[Saved entries]
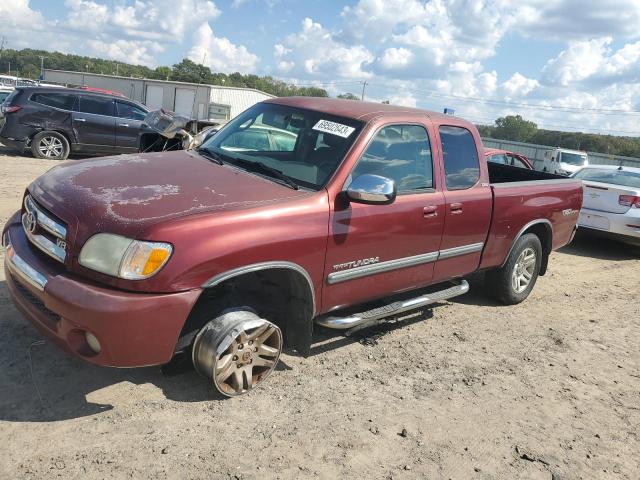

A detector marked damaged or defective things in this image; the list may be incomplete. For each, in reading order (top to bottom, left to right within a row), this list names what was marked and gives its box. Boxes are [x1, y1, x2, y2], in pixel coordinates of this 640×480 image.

damaged vehicle [2, 98, 584, 398]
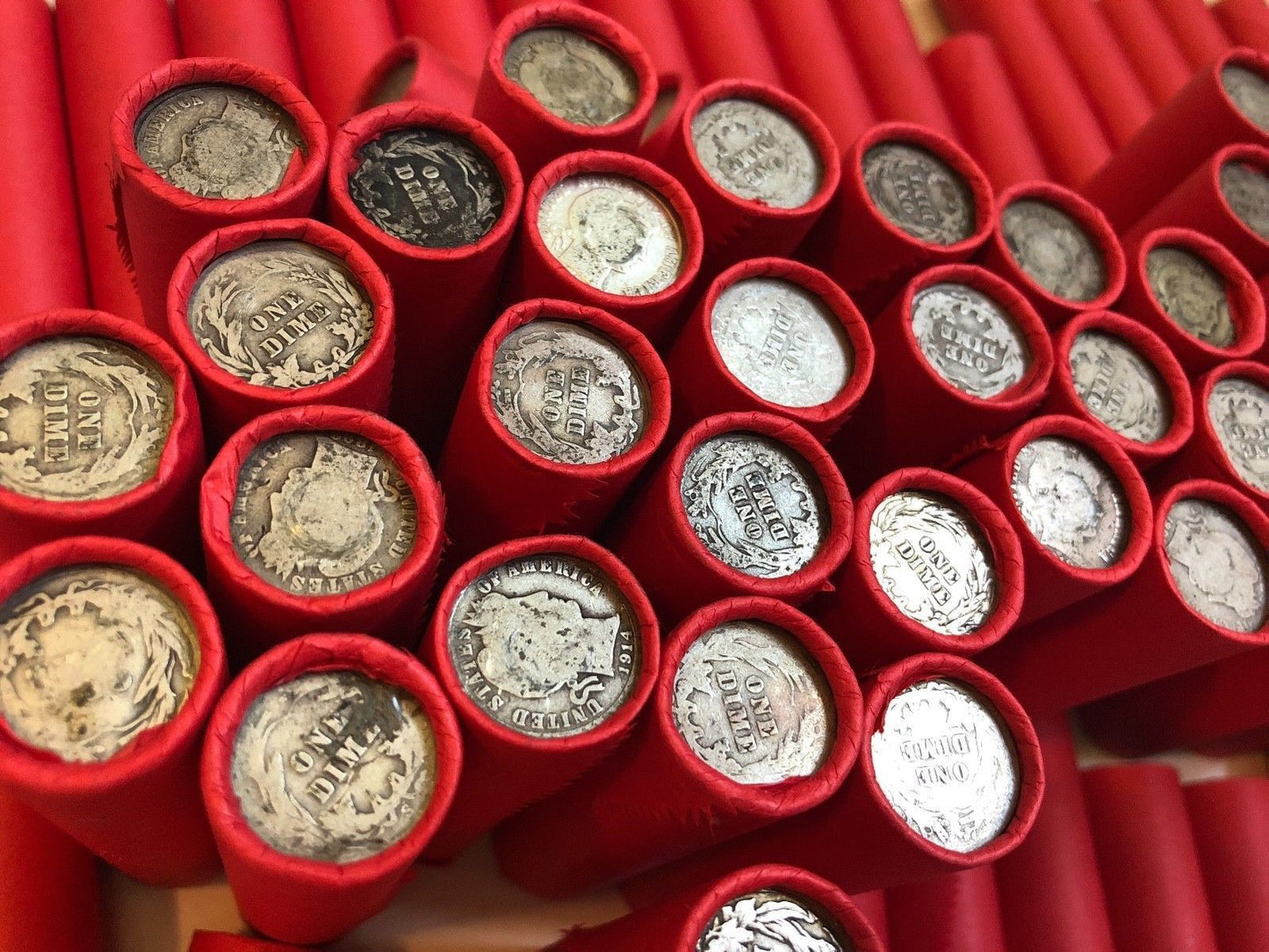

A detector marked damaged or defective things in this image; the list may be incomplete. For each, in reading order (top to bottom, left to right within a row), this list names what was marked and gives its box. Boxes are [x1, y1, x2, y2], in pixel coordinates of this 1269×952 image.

corroded coin surface [133, 83, 301, 198]
corroded coin surface [350, 128, 508, 251]
corroded coin surface [502, 28, 639, 126]
corroded coin surface [690, 97, 827, 208]
corroded coin surface [868, 142, 974, 247]
corroded coin surface [0, 335, 173, 502]
corroded coin surface [484, 322, 645, 466]
corroded coin surface [715, 278, 853, 408]
corroded coin surface [913, 285, 1030, 400]
corroded coin surface [230, 431, 418, 596]
corroded coin surface [680, 434, 827, 581]
corroded coin surface [873, 494, 999, 637]
corroded coin surface [1162, 500, 1264, 634]
corroded coin surface [0, 566, 198, 766]
corroded coin surface [230, 670, 438, 862]
corroded coin surface [449, 551, 645, 736]
corroded coin surface [669, 622, 837, 787]
corroded coin surface [873, 680, 1020, 853]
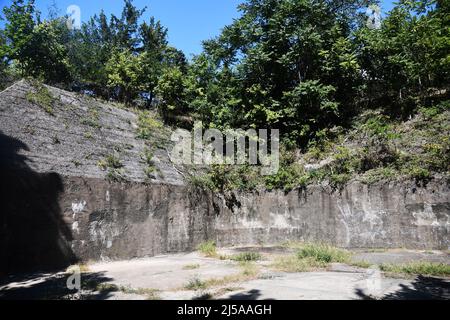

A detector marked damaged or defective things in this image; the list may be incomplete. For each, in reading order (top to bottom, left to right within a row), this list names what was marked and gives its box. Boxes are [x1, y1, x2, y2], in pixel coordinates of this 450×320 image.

cracked concrete floor [0, 248, 448, 300]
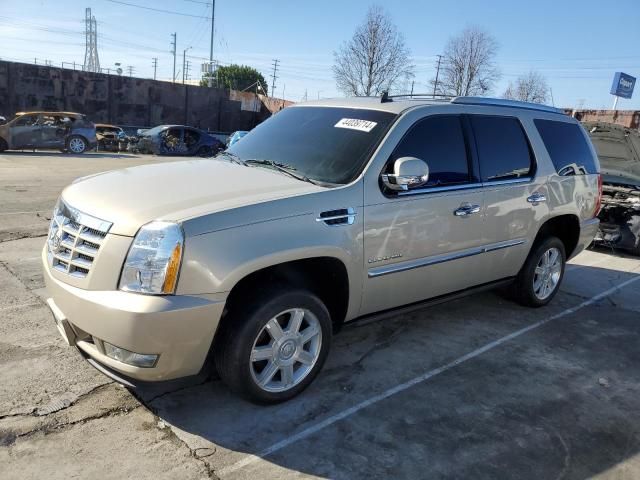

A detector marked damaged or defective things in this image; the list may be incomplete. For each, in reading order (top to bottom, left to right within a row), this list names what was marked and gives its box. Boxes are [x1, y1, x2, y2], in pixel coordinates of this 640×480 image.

burned car [0, 111, 96, 153]
damaged vehicle [0, 111, 96, 153]
burned car [95, 124, 126, 152]
damaged vehicle [94, 124, 127, 152]
burned car [135, 124, 225, 157]
damaged vehicle [135, 124, 225, 157]
burned car [584, 122, 640, 253]
damaged vehicle [584, 121, 640, 255]
cracked asphalt [1, 154, 640, 480]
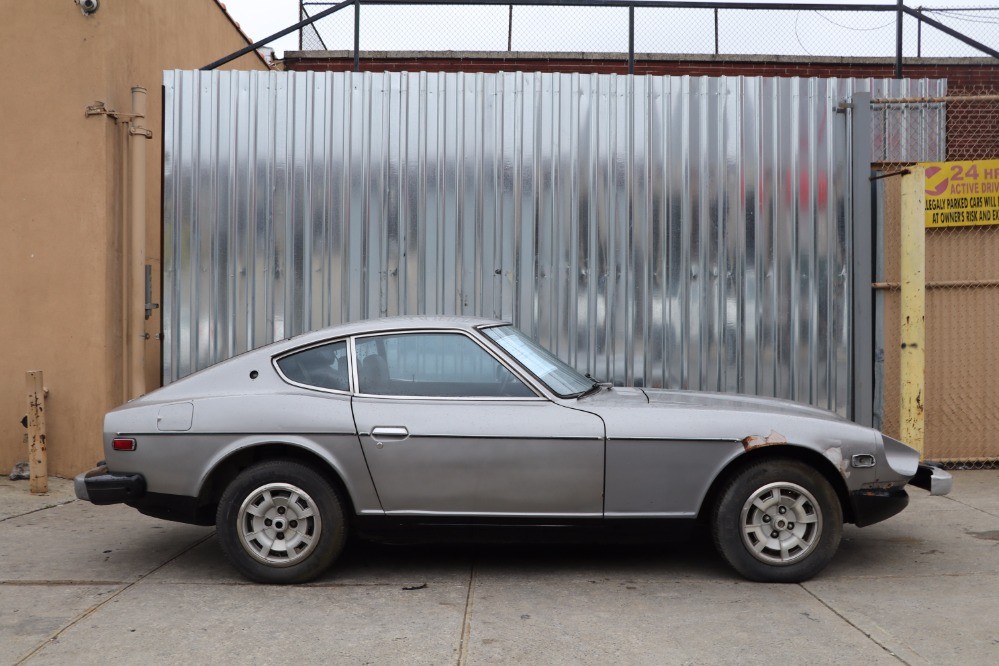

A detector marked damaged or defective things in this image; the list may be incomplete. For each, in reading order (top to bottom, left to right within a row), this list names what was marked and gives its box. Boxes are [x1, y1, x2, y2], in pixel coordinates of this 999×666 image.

rusty metal post [900, 166, 928, 456]
rusty metal post [26, 368, 48, 492]
rust spot on fender [744, 428, 788, 448]
pavement crack [14, 528, 215, 660]
pavement crack [458, 548, 478, 664]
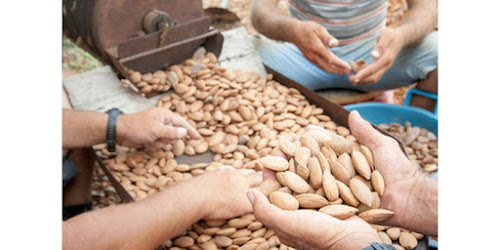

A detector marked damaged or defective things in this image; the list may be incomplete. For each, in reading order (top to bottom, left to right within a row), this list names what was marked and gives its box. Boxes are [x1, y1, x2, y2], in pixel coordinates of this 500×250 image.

rusty metal machine [63, 0, 224, 77]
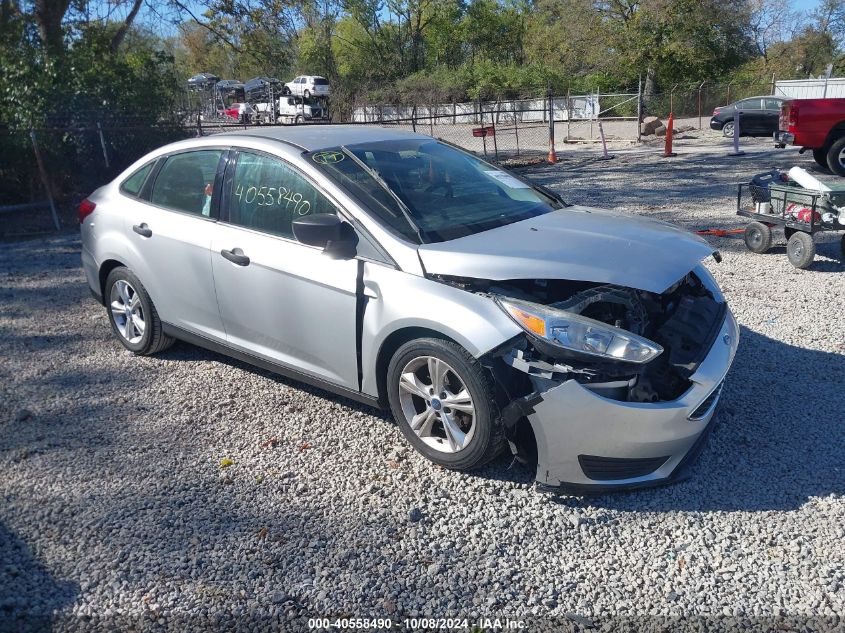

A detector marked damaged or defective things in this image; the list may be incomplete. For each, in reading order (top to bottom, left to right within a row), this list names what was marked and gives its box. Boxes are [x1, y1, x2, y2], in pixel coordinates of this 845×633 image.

damaged silver sedan [81, 123, 740, 488]
wrecked vehicle [81, 126, 740, 494]
broken headlight assembly [494, 298, 664, 362]
crumpled front bumper [532, 308, 736, 494]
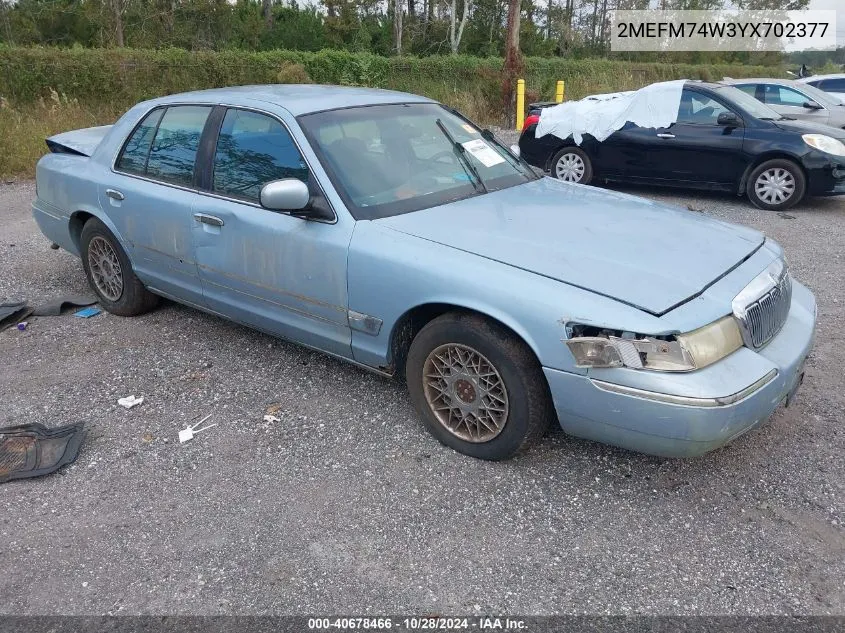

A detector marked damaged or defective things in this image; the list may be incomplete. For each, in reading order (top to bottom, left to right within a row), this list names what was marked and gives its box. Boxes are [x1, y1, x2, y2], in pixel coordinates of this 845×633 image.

detached headlight [796, 133, 844, 157]
detached headlight [564, 314, 740, 370]
damaged front bumper [544, 278, 816, 456]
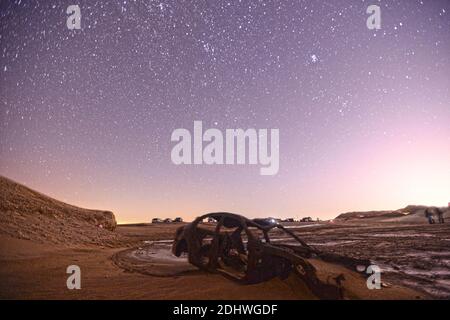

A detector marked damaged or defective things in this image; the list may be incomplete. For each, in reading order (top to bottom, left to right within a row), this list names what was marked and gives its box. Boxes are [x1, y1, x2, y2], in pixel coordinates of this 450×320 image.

abandoned rusty wreckage [172, 212, 370, 300]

**STATED EXERCISE**.
Copy the lines of the saved entries word for word, beginning at the start of the entries and stopping after the line that contains "damaged vehicle [2, 98, 584, 398]". Leave the pictures out of your answer.

**REPLY**.
A detector marked damaged or defective things in this image; the list may be incomplete. For each, in reading order (top to bottom, left to right within a row), this list names what was marked and gives its box. Boxes are [x1, y1, x2, y2], in pixel coordinates of this 640×480 image.

damaged vehicle [2, 98, 584, 398]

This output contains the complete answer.